Albany County Dems to host attorney candidate forum
At a live-streamed forum Monday evening, three candidates for the vacant County and Prosecuting Attorney seat will field questions from party officials and members of the public.
In less than two weeks, Albany County will have a new County and Prosecuting Attorney, following the resignation of Peggy Trent earlier this month.
While that role is an elected position, Trent’s early vacation has triggered a party and county process to appoint a replacement who will serve the remaining 19 months of the four-year term.
The Albany County Democratic Central Committee has most likely identified the three candidates it will submit to the county government for final selection, as just three individuals applied during the party’s call for resumes last week.
But that doesn’t mean the party — and community members — are passive observers in the process. The party plans to announce those three candidates later this week, crowdsource comments and questions from community members, and host a candidate forum Monday.
A nine-member screening committee — originally convened for the ultimately unnecessary task of narrowing the pool of candidates to three — is now evaluating the three candidates and preparing for the upcoming forum.
“As Albany County Democrats, we believe in transparency and in hearing from the voice of the community,” Albany County Democrats Chair Carrie Murthy said. “The screening committee is going to focus on developing the questions for the public forum. We’re interested in public feedback: public input on what kinds of things are important to the community, and what kind of questions should we be asking.”
Murthy said the party will also soon release details and bios for the nine members of the screening committee, but adds that they have “unique perspectives and expertise.”
The party’s central committee, its governing body, will meet two days after the forum on May 19, voting on what candidates they will send to the Albany County Commission for final approval. The central committee is required by state law to send a list of “three persons qualified to fill the vacancy” to the county commission, meaning that the three current applicants are likely to be the three candidates submitted.
However, the county’s selection from among those three candidates is still in Democratic hands, as the Democrats hold a majority of the three-member county commission. The Commissioners have five days to choose who will fill the vacancy and step into the role of County and Prosecuting Attorney.

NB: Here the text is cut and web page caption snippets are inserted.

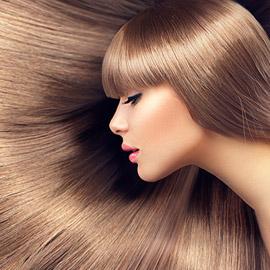 10 خلطات طبيعية تملّس الشعر بكل سهولة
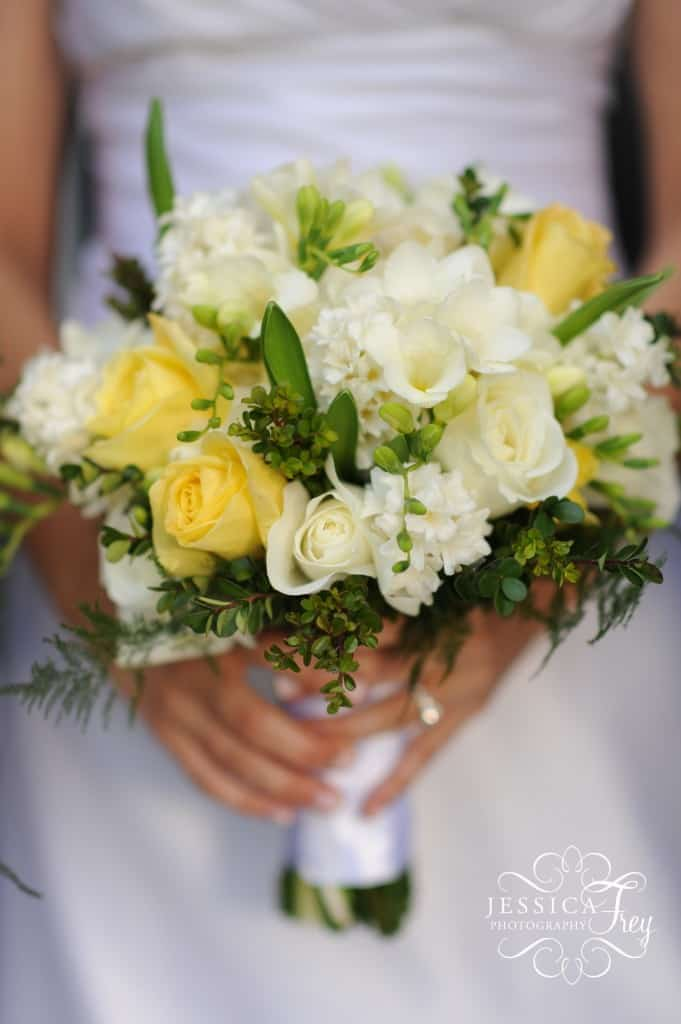 Yellow and cream in floral schemes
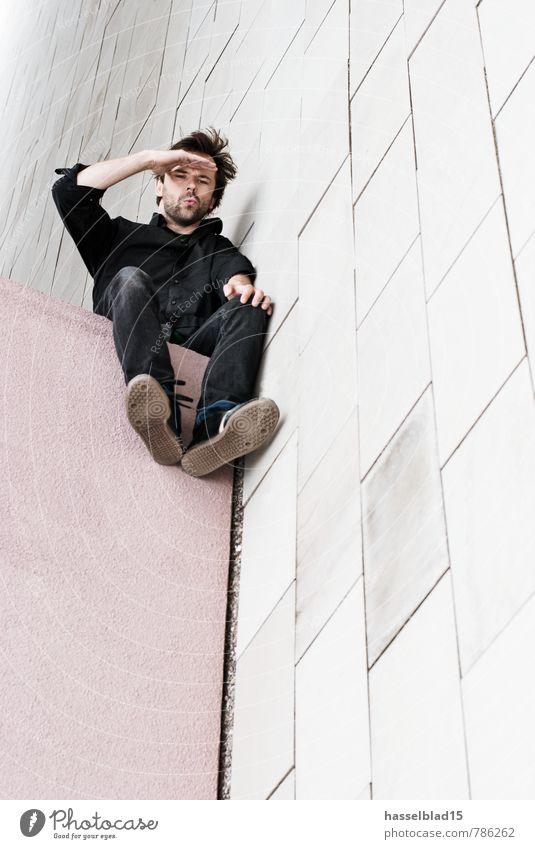 Hoch-sitz Mensch Ferien & Urlaub & Reisen Jugendliche Mann Erholung ruhig Freude 18-30 Jahre Junger Mann Ferne Erwachsene Wand Architektur Mauer Gebäude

That role serves two main functions: bringing criminal, misdemeanor or juvenile cases on behalf of the state, and serving as legal counsel for the county, the commissioners and some other county officials.
The Democratic Party, both nationally and locally, is home to various factions with different visions for the future of their communities. The last county attorney, for example, was both praised by some party members and criticized by others for her handling of the Colling grand jury in 2019.

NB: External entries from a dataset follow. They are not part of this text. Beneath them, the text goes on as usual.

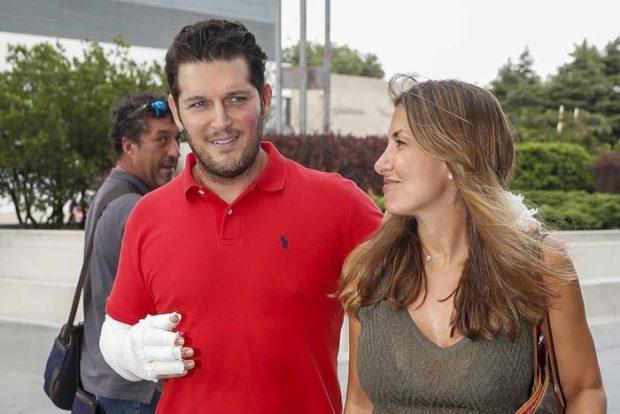 El cantante Manu Tenorio y la periodista Silvia Salas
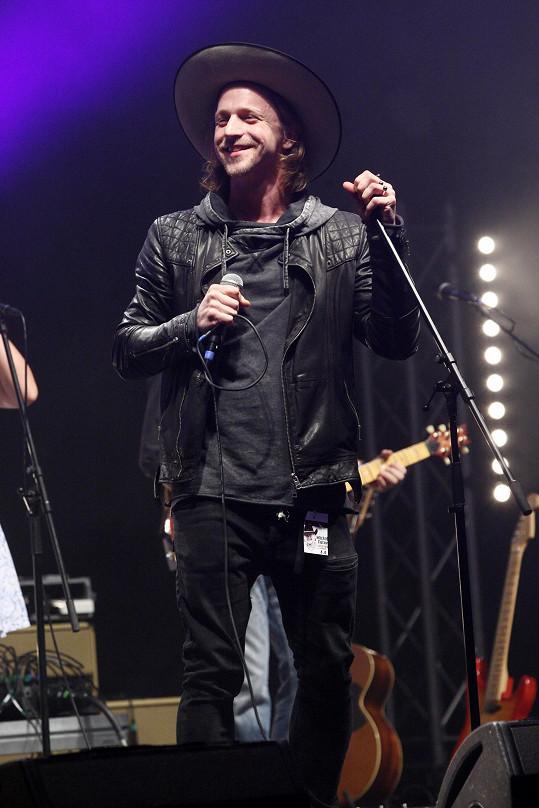 Klus zazpíval hity Michala Tučného.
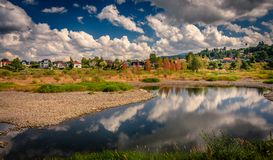 Tyst sommarafton vid floden arkivfoto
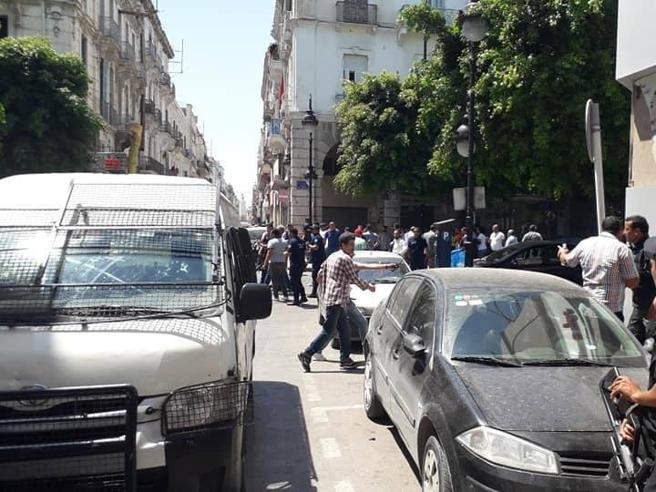 Attentato a Tunisi, due esplosioni in centro: un morto e feriti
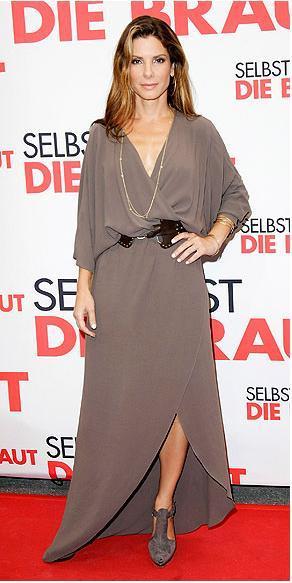 Sandra Bullock Anvelop Halston elbisesiyle.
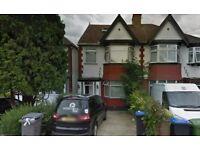 BRILLIANT 6 BEDROOM HOUSE TO RENT IN MEADOW WAY, WEMBLEY, HA9 7LB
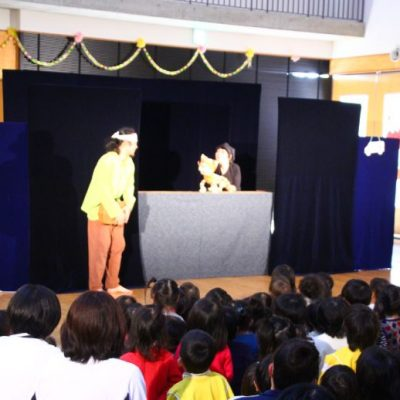 人形劇や「おたこぐみ」公演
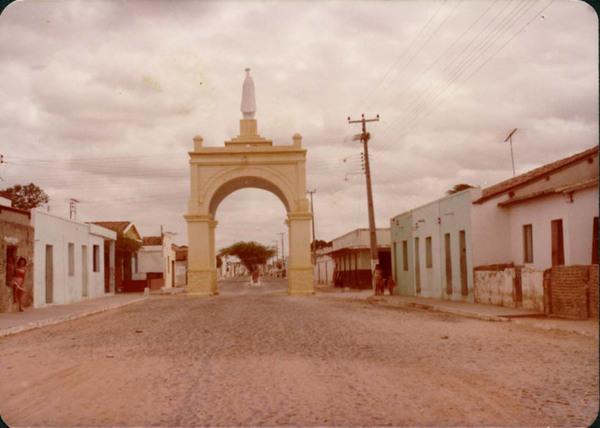 Arco de Nossa Senhora de Fátima : Bela Cruz, CE - [19--]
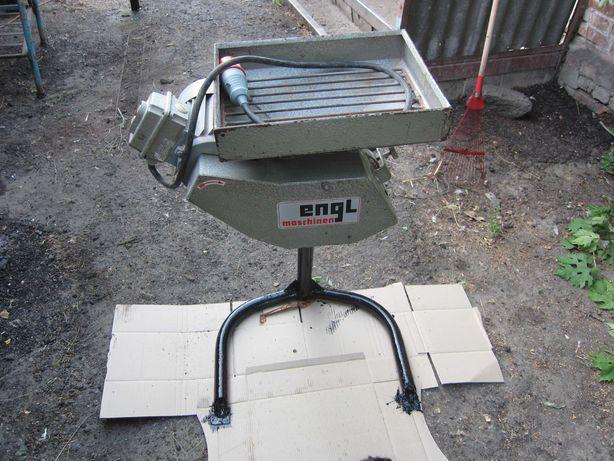 Продам зернодробилка роликовая немецкая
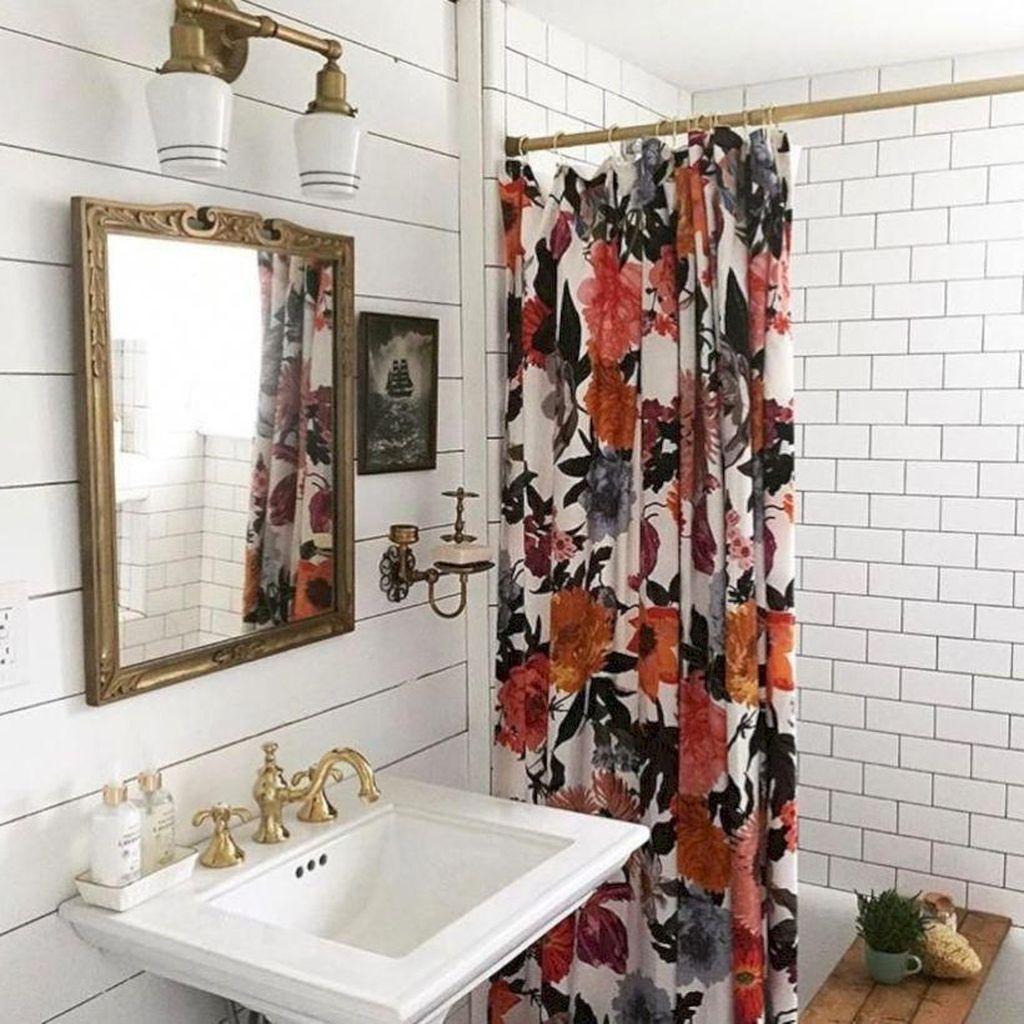 Fabulous Bathroom Design Ideas With Boho Curtains17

“We’re a big-tent party so certainly there’s people who have specific priorities in one particular area and others who might have slightly different priorities,” Murthy said. “Of course, generally, we find alignment on a lot of things.”
One of those areas of agreement, Murthy said, is supporting the reforms Trent was known for.
“One of the things Peggy Trent really got right was her work with juvenile justice,” Murthy said. “So we would like to see in our candidates their vision for the office, and what kind of alignment they might have with what Peggy Trent has done already — what they might build on, what they might keep, and that sort of thing.”
This is the second time in less than a calendar year that an earlier resignation has forced the county to fill a vacancy in an elected role. In November, former Sheriff Dave O’Malley — re-elected alongside Trent in 2018 — resigned from his role, triggering a similar replacement process for the county and for the Democrats.
“When Sheriff Dave O’Malley resigned, that was a big deal — and we had comments as we were going through the process that this was a once-in-a-lifetime challenge, and that sort of thing,” Murthy said. “And then six months later … it’s like when the 100-year flood hits two years in a row.”
The public candidate forum will be live-streamed May 17 at 7 p.m. Details on how to tune in will be released later this week, alongside instructions for submitting questions for the candidates.